David Brooks (New York Times 2.19.13) has written about what he considers the limitations of big data and feels that there are many areas of perception and decision-making that should be left to good old common sense.
Many people are alarmed at what they feel is the dehumanization of American life; the decline of individual creativity, innovation, and insight; and the subjugation of the human spirit to dry, passionless, data. Recently Netflix has made the movie House of Cards based on sophisticated audience research. Finding out through the analysis of millions of viewers’ preferences, they decided that they could not go wrong with Kevin Spacey, the director David Finscher, and a political drama. Not only that, given the millions of bits of information collected on streaming video viewers’ pauses, rewinds, fast forwards, and volume control, the producers could craft a movie that was very carefully tailored to its audience. The latest ticket sales data show that they were right on.
Oh, but what will happen to the auteur, the genius of Francis Ford Coppola, Eisenstein, or Herzog? Will they be discarded on the rubbish heap of old celluloid? Will movies be made by robots sucking up big data, crafting mega-bits into mass-market films, and discarding subjectivity and that elusive but ‘you-know- it when-see-it’ genius? Recently a bunch of young MIT and Harvard graduates were having fun over beers to see who could come up with the wildest, yet scientifically plausible science fiction idea. The next day they decided to put the same challenge on the social media. This exponentially large network might yield some interesting ideas. Not only did they get some equally wild but scientifically grounded ideas, they received a draft of a movie script from an unknown wannabe in Iowa. It was brilliant and perfectly Hollywood, and the movie got made. A modern-day Fellini or Antonioni may well make great movies, but it is just as likely that the best scripts will come from the vast unwashed.
Throughout the United States there are hundreds of high-tech labs working to keep a step ahead of the competition in the cyber world. Google Labs epitomizes this center of intellectual excellence where the smartest of the smart using their youth, computer savvy, frightening logic, and mathematical skills to come up with the latest tweak of the company’s search engine. Yet, despite this concentration of brain power, said to be the best in the business, Google went crowdsourcing. It promoted a world-wide competition, open to all, no credentials required, to generate the best ideas on how to upgrade Google Search. It assumed, rightly in this case, that if ten million brains could work on the problem, some alone, some in mighty collaboration, it would do even better than its hi-octane mix in ‘an undisclosed location’ in the Bay Area. They were right.
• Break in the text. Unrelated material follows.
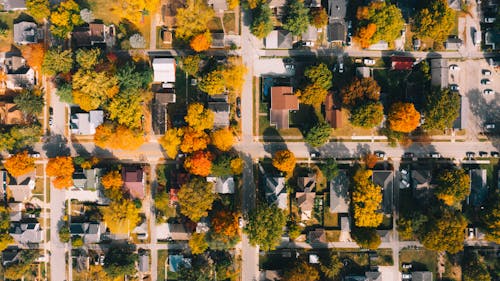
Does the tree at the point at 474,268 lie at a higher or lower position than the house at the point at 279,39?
lower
Other companies have followed suit, and go to crowdsourcing for new ideas and solutions to problems in marketing, science, and mathematics. The old adage that an infinite number of monkeys banging away on an infinite number of typewriters will eventually produce all the works of Shakespeare is at work here. No longer do we need to rely on individual genius, individual inspiration, or individual creativity. While it is true that some one person out there among the ten million eager challengers for a competitive outsourced prize may have found the solution, the enterprise of finding and utilizing that genius is totally, radically different. Rather than arbitrarily and subjectively select Joe Geek from Cupertino to work in the Google Labs, it is better to let Jose Geek or Wang Chen Geek select himself.
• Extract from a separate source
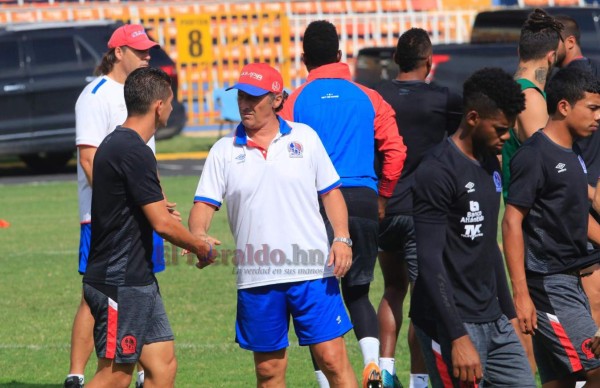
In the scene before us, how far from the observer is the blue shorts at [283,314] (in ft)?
22.1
Nate Silver has shown that simply by analyzing the numbers, political predictions can be scarily accurate. Anyone who has seen Moneyball will remember the scene between Billy Beane and his old line talent scout. Billy wants only to know who gets on base. The scout, with 30 years of experience, argues that numbers cannot tell the whole story, that only real, live, human beings can correctly assess the whole person, the complete physical, psychological, emotional toolkit. Sorry, says Billy, I don’t care what the guy is like as long as he gets on base.
The Sunday talk shows are famous for their collection of pundits and experts who perorate and opine about the week’s events. We tune in to learn from these professionals who have been trained to discern trends, anticipate national and international reaction, and make considered judgments about policy. We put up with their posturing and windy blather because they supposedly know more than we do.
Not so, for in the era of big data, we the citizens rule:
A classic example is that of ‘Galton’s ox’, a seminal study in which Sir Francis Galton noted down the estimates of 800 or so entrants in a competition to guess the weight of an ox. He found that the average (mean) estimate of the crowd was almost exactly correct. Similar accuracy was reproduced in classic experiments in which students were asked to guess the number of jelly beans in a jar or the weight of a range of objects (Leighton Vaughn Williams, The Cleverness of Crowds)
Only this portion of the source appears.